---------- Text shown ----------
How to Automate Flat Field Calibration for Your All-Sky Camera

If you run an all-sky camera for night sky monitoring, you know the frustration of waking up to images riddled with dust donuts and uneven brightness. Those dark rings and gradients aren’t just ugly. They mess up your meteor photometry, cloud detection thresholds, and star tracking accuracy. Manual flat field calibration works, but it is a chore. You have to wait for twilight, set up a panel, capture frames, then apply them. Doing that every night? No thanks. The good news is that you can completely automate flat field calibration for your all-sky camera, freeing up your time and ensuring consistent, professional-grade data every single night.

Why Bother Automating Flat Field Calibration?

Flat field calibration corrects for two persistent problems: optical vignetting (the corners of your image being darker than the center) and dust particles on the lens or sensor window. Without flats, your all-sky images have a fixed pattern noise that changes when dew evaporates or dust settles. Over a month of monitoring, those subtle artifacts can throw off your analysis of cloud coverage or meteor brightness.

Manually taking flats means waking up at astronomical twilight, placing a diffuser over the camera, and capturing dozens of frames. Then you need to average them and apply the resulting master flat to every night image. If you forget one night, your data pipeline breaks.

Automation solves this. A script runs at the right solar elevation, captures a set of flat frames, builds a new master flat, and applies it to that night’s images. You never have to think about it again.

What You Will Need

Before we get into the how, here is the gear and software that makes automation possible:

• An all-sky camera that supports remote capture (USB or network connected, capable of exposure control)
• A motorized flip-flat panel or a fixed electroluminescent panel you can switch on via a relay
• A weatherproof enclosure with a clear dome (to let twilight through for sky flats)
• A computer running Linux (Raspberry Pi 4/5 works perfectly) with Python and OpenCV
• Software: indi-allsky (recommended), or a custom script using the camera’s SDK
• A cron job or systemd timer to trigger the script at the right time

If you prefer a hardware-free method, you can use the twilight sky itself as a flat source. That is what we will focus on here, because it is the most reliable for remote, unattended setups.

The Automation Process: Step by Step

Follow these steps to set up automated flat field calibration for your all-sky camera. The method uses the dawn and dusk sky, no moving parts needed.

Step 1: Determine the optimal solar altitude for flats
Your goal is a uniformly illuminated sky. Too dark and you get noise; too bright and the sky gradient ruins the flat. For most locations, a solar altitude of 6 degrees below the horizon (civil twilight) works well. This is when the sky is a soft, even blue.
---------- Data ----------
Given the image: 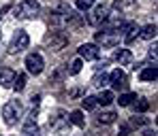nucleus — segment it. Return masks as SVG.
----------
* **Given request**
According to the all-sky camera flat field guide, why should flats be taken with the sun about 6 degrees below the horizon? Answer in one to three sentences.

* **Result**
The aim is a uniformly lit sky. A sky that is too dark gives noise, and one that is too bright has a gradient that ruins the flat. At about 6 degrees below the horizon (civil twilight), the sky in most locations is a soft, even blue.